Have you recovered from the bad beats and busted brackets from March Madness? Odds are, if you’ve been following along with the madness that ended with a UConn national victory, you probably partook in some of the college hoops tournament festivities.
Every year, eager sports fans are readily preparing their brackets and making bets left and right to get in on the action. What if I told you this is key to the success of attracting Gen Z to the sports world, who otherwise aren’t really interested?
According to a survey in a Morning Consult article, a survey of 1,000 U.S. Gen Zers between the ages of 13-25 “found that 33% do not watch live sporting events, compared with 24% of U.S. adults and 22% of millennials who answered the same in a corresponding survey.”
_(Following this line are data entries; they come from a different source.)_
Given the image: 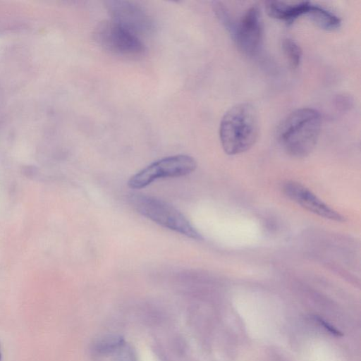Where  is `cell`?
Wrapping results in <instances>:
<instances>
[{
    "instance_id": "obj_12",
    "label": "cell",
    "mask_w": 361,
    "mask_h": 361,
    "mask_svg": "<svg viewBox=\"0 0 361 361\" xmlns=\"http://www.w3.org/2000/svg\"><path fill=\"white\" fill-rule=\"evenodd\" d=\"M123 343L122 337L117 335H108L96 342L94 349L100 354L113 353Z\"/></svg>"
},
{
    "instance_id": "obj_10",
    "label": "cell",
    "mask_w": 361,
    "mask_h": 361,
    "mask_svg": "<svg viewBox=\"0 0 361 361\" xmlns=\"http://www.w3.org/2000/svg\"><path fill=\"white\" fill-rule=\"evenodd\" d=\"M319 27L332 31L341 26V19L331 11L310 2L306 15Z\"/></svg>"
},
{
    "instance_id": "obj_5",
    "label": "cell",
    "mask_w": 361,
    "mask_h": 361,
    "mask_svg": "<svg viewBox=\"0 0 361 361\" xmlns=\"http://www.w3.org/2000/svg\"><path fill=\"white\" fill-rule=\"evenodd\" d=\"M196 167L195 159L189 155L167 157L152 163L131 176L128 185L132 189H140L159 178L188 175Z\"/></svg>"
},
{
    "instance_id": "obj_2",
    "label": "cell",
    "mask_w": 361,
    "mask_h": 361,
    "mask_svg": "<svg viewBox=\"0 0 361 361\" xmlns=\"http://www.w3.org/2000/svg\"><path fill=\"white\" fill-rule=\"evenodd\" d=\"M259 133L258 116L252 104H235L223 116L219 138L224 152L229 155L243 153L255 143Z\"/></svg>"
},
{
    "instance_id": "obj_14",
    "label": "cell",
    "mask_w": 361,
    "mask_h": 361,
    "mask_svg": "<svg viewBox=\"0 0 361 361\" xmlns=\"http://www.w3.org/2000/svg\"><path fill=\"white\" fill-rule=\"evenodd\" d=\"M113 353L116 361H136L133 350L124 343Z\"/></svg>"
},
{
    "instance_id": "obj_11",
    "label": "cell",
    "mask_w": 361,
    "mask_h": 361,
    "mask_svg": "<svg viewBox=\"0 0 361 361\" xmlns=\"http://www.w3.org/2000/svg\"><path fill=\"white\" fill-rule=\"evenodd\" d=\"M282 49L290 67L297 68L302 54L300 47L293 39L285 38L282 42Z\"/></svg>"
},
{
    "instance_id": "obj_1",
    "label": "cell",
    "mask_w": 361,
    "mask_h": 361,
    "mask_svg": "<svg viewBox=\"0 0 361 361\" xmlns=\"http://www.w3.org/2000/svg\"><path fill=\"white\" fill-rule=\"evenodd\" d=\"M321 126V116L316 109H298L288 115L279 125V142L288 155L305 157L317 145Z\"/></svg>"
},
{
    "instance_id": "obj_4",
    "label": "cell",
    "mask_w": 361,
    "mask_h": 361,
    "mask_svg": "<svg viewBox=\"0 0 361 361\" xmlns=\"http://www.w3.org/2000/svg\"><path fill=\"white\" fill-rule=\"evenodd\" d=\"M93 39L105 51L126 59H138L146 51L139 37L112 20L99 23L93 31Z\"/></svg>"
},
{
    "instance_id": "obj_7",
    "label": "cell",
    "mask_w": 361,
    "mask_h": 361,
    "mask_svg": "<svg viewBox=\"0 0 361 361\" xmlns=\"http://www.w3.org/2000/svg\"><path fill=\"white\" fill-rule=\"evenodd\" d=\"M231 36L244 54L252 56L259 51L263 40V22L257 5L247 8L235 22Z\"/></svg>"
},
{
    "instance_id": "obj_3",
    "label": "cell",
    "mask_w": 361,
    "mask_h": 361,
    "mask_svg": "<svg viewBox=\"0 0 361 361\" xmlns=\"http://www.w3.org/2000/svg\"><path fill=\"white\" fill-rule=\"evenodd\" d=\"M128 200L137 213L154 223L188 238L202 239L186 217L169 203L144 194H133Z\"/></svg>"
},
{
    "instance_id": "obj_15",
    "label": "cell",
    "mask_w": 361,
    "mask_h": 361,
    "mask_svg": "<svg viewBox=\"0 0 361 361\" xmlns=\"http://www.w3.org/2000/svg\"><path fill=\"white\" fill-rule=\"evenodd\" d=\"M1 352H0V360H1Z\"/></svg>"
},
{
    "instance_id": "obj_9",
    "label": "cell",
    "mask_w": 361,
    "mask_h": 361,
    "mask_svg": "<svg viewBox=\"0 0 361 361\" xmlns=\"http://www.w3.org/2000/svg\"><path fill=\"white\" fill-rule=\"evenodd\" d=\"M310 4L309 1L288 4L279 1H269L266 3L265 7L268 15L271 18L291 24L300 16L306 15Z\"/></svg>"
},
{
    "instance_id": "obj_13",
    "label": "cell",
    "mask_w": 361,
    "mask_h": 361,
    "mask_svg": "<svg viewBox=\"0 0 361 361\" xmlns=\"http://www.w3.org/2000/svg\"><path fill=\"white\" fill-rule=\"evenodd\" d=\"M213 9L219 22L231 34L235 22L231 18L226 7L222 3L216 1L213 4Z\"/></svg>"
},
{
    "instance_id": "obj_6",
    "label": "cell",
    "mask_w": 361,
    "mask_h": 361,
    "mask_svg": "<svg viewBox=\"0 0 361 361\" xmlns=\"http://www.w3.org/2000/svg\"><path fill=\"white\" fill-rule=\"evenodd\" d=\"M105 5L111 20L137 37L153 31L152 18L138 4L128 0H109Z\"/></svg>"
},
{
    "instance_id": "obj_8",
    "label": "cell",
    "mask_w": 361,
    "mask_h": 361,
    "mask_svg": "<svg viewBox=\"0 0 361 361\" xmlns=\"http://www.w3.org/2000/svg\"><path fill=\"white\" fill-rule=\"evenodd\" d=\"M282 190L288 198L320 217L337 222L345 221V216L330 207L310 189L298 182H285Z\"/></svg>"
}]
</instances>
Another statistic from that study found that Gen Zers said that a little more than a third of them watched a live sporting event in the past four months. A little more than half did so at least once in 2022. “About 1 in 5 of the cohort (18%) said they have attended a professional game this year, compared with 25% of millennials.” The website read.
What could be the reason for this? Because this generation grew up in the digital age, there’s virtually (no pun intended) no reason for using anything else to access sporting content. Let’s face it, Gen Z is kinda busy right now fighting for an adequate world to live in. They really don’t have the time or interest to partake in sports. But that doesn’t mean none of them are, as the earlier survey showed.
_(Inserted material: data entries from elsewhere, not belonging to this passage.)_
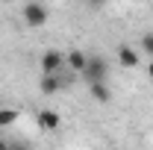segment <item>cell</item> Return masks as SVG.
<instances>
[{
    "instance_id": "6da1fadb",
    "label": "cell",
    "mask_w": 153,
    "mask_h": 150,
    "mask_svg": "<svg viewBox=\"0 0 153 150\" xmlns=\"http://www.w3.org/2000/svg\"><path fill=\"white\" fill-rule=\"evenodd\" d=\"M82 76H85V82H88V85H91V82H106V76H109V65H106V59L88 56V65H85Z\"/></svg>"
},
{
    "instance_id": "7a4b0ae2",
    "label": "cell",
    "mask_w": 153,
    "mask_h": 150,
    "mask_svg": "<svg viewBox=\"0 0 153 150\" xmlns=\"http://www.w3.org/2000/svg\"><path fill=\"white\" fill-rule=\"evenodd\" d=\"M24 24H27V27H44V24H47V6L30 0V3L24 6Z\"/></svg>"
},
{
    "instance_id": "3957f363",
    "label": "cell",
    "mask_w": 153,
    "mask_h": 150,
    "mask_svg": "<svg viewBox=\"0 0 153 150\" xmlns=\"http://www.w3.org/2000/svg\"><path fill=\"white\" fill-rule=\"evenodd\" d=\"M62 71H65V53L44 50L41 53V74H62Z\"/></svg>"
},
{
    "instance_id": "277c9868",
    "label": "cell",
    "mask_w": 153,
    "mask_h": 150,
    "mask_svg": "<svg viewBox=\"0 0 153 150\" xmlns=\"http://www.w3.org/2000/svg\"><path fill=\"white\" fill-rule=\"evenodd\" d=\"M65 82H68V79L62 74H41V82H38V85H41V94H56V91L65 88Z\"/></svg>"
},
{
    "instance_id": "5b68a950",
    "label": "cell",
    "mask_w": 153,
    "mask_h": 150,
    "mask_svg": "<svg viewBox=\"0 0 153 150\" xmlns=\"http://www.w3.org/2000/svg\"><path fill=\"white\" fill-rule=\"evenodd\" d=\"M59 124H62L59 112H53V109H41V112H38V130L41 132H56Z\"/></svg>"
},
{
    "instance_id": "8992f818",
    "label": "cell",
    "mask_w": 153,
    "mask_h": 150,
    "mask_svg": "<svg viewBox=\"0 0 153 150\" xmlns=\"http://www.w3.org/2000/svg\"><path fill=\"white\" fill-rule=\"evenodd\" d=\"M85 65H88V56H85L82 50H71V53H65V68H71L74 74H82Z\"/></svg>"
},
{
    "instance_id": "52a82bcc",
    "label": "cell",
    "mask_w": 153,
    "mask_h": 150,
    "mask_svg": "<svg viewBox=\"0 0 153 150\" xmlns=\"http://www.w3.org/2000/svg\"><path fill=\"white\" fill-rule=\"evenodd\" d=\"M118 62H121L124 68H138V62H141V59H138V53H135L133 47L121 44V47H118Z\"/></svg>"
},
{
    "instance_id": "ba28073f",
    "label": "cell",
    "mask_w": 153,
    "mask_h": 150,
    "mask_svg": "<svg viewBox=\"0 0 153 150\" xmlns=\"http://www.w3.org/2000/svg\"><path fill=\"white\" fill-rule=\"evenodd\" d=\"M88 94L94 97L97 103H109V100H112V91L106 88V82H91V85H88Z\"/></svg>"
},
{
    "instance_id": "9c48e42d",
    "label": "cell",
    "mask_w": 153,
    "mask_h": 150,
    "mask_svg": "<svg viewBox=\"0 0 153 150\" xmlns=\"http://www.w3.org/2000/svg\"><path fill=\"white\" fill-rule=\"evenodd\" d=\"M21 118V109H0V127H12Z\"/></svg>"
},
{
    "instance_id": "30bf717a",
    "label": "cell",
    "mask_w": 153,
    "mask_h": 150,
    "mask_svg": "<svg viewBox=\"0 0 153 150\" xmlns=\"http://www.w3.org/2000/svg\"><path fill=\"white\" fill-rule=\"evenodd\" d=\"M141 50H144L147 56H153V36H144V38H141Z\"/></svg>"
},
{
    "instance_id": "8fae6325",
    "label": "cell",
    "mask_w": 153,
    "mask_h": 150,
    "mask_svg": "<svg viewBox=\"0 0 153 150\" xmlns=\"http://www.w3.org/2000/svg\"><path fill=\"white\" fill-rule=\"evenodd\" d=\"M147 76H150V82H153V59H147Z\"/></svg>"
},
{
    "instance_id": "7c38bea8",
    "label": "cell",
    "mask_w": 153,
    "mask_h": 150,
    "mask_svg": "<svg viewBox=\"0 0 153 150\" xmlns=\"http://www.w3.org/2000/svg\"><path fill=\"white\" fill-rule=\"evenodd\" d=\"M85 3H88V6H94V9H97V6H103L106 0H85Z\"/></svg>"
},
{
    "instance_id": "4fadbf2b",
    "label": "cell",
    "mask_w": 153,
    "mask_h": 150,
    "mask_svg": "<svg viewBox=\"0 0 153 150\" xmlns=\"http://www.w3.org/2000/svg\"><path fill=\"white\" fill-rule=\"evenodd\" d=\"M0 150H12V147H9V144H0Z\"/></svg>"
}]
</instances>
Some games are – or used to be – too long. Going to a baseball game before this season was torturous for some people if you weren’t some degree of a fan. Due to baseball rule changes coming into this season, obviously, they’ve sped up the game. However, for some people, live sporting events are far too long.
Another issue surrounding younger millennials and Gen Z is the fact that live sporting events cost a lot of money. This past year, the average price of an NFL ticket cost about $203. You could look to a television package like NFL Sunday Ticket, but even that would cost a whopping $290 for the season. As Gen Z is entering a shaky job market, the last thing they can afford right now is a ticket to a sporting event.
Therefore, they use the resources at their disposal and get their sports from digital platforms. They might find live streams or some way of watching the game online if a television network isn’t broadcasting the game.
With the digital following comes interaction. When following via live stream, they might engage in sports betting. If getting their news from a social media app, they might leave a like or a comment. Even something like the emergence of esports and fantasy sports is something they could have an interest in.
That’s where March Madness comes in.
With March Madness, so many sportsbooks, organizations and websites offer some sort of interactivity. Whether it’s bracket challenges, betting game-by-game or even a fun take on a “Best Snack Bracket Challenge,” there’s so many options for people to engage and follow along on the games. Adding the suspense of if a bet is going to hit or how your bracket is going to hold up adds excitement to the game.
This is where Gen Z can latch on to sports. They can become more focused and interested in sports thanks to the marketing tactics and activities presented during March Madness.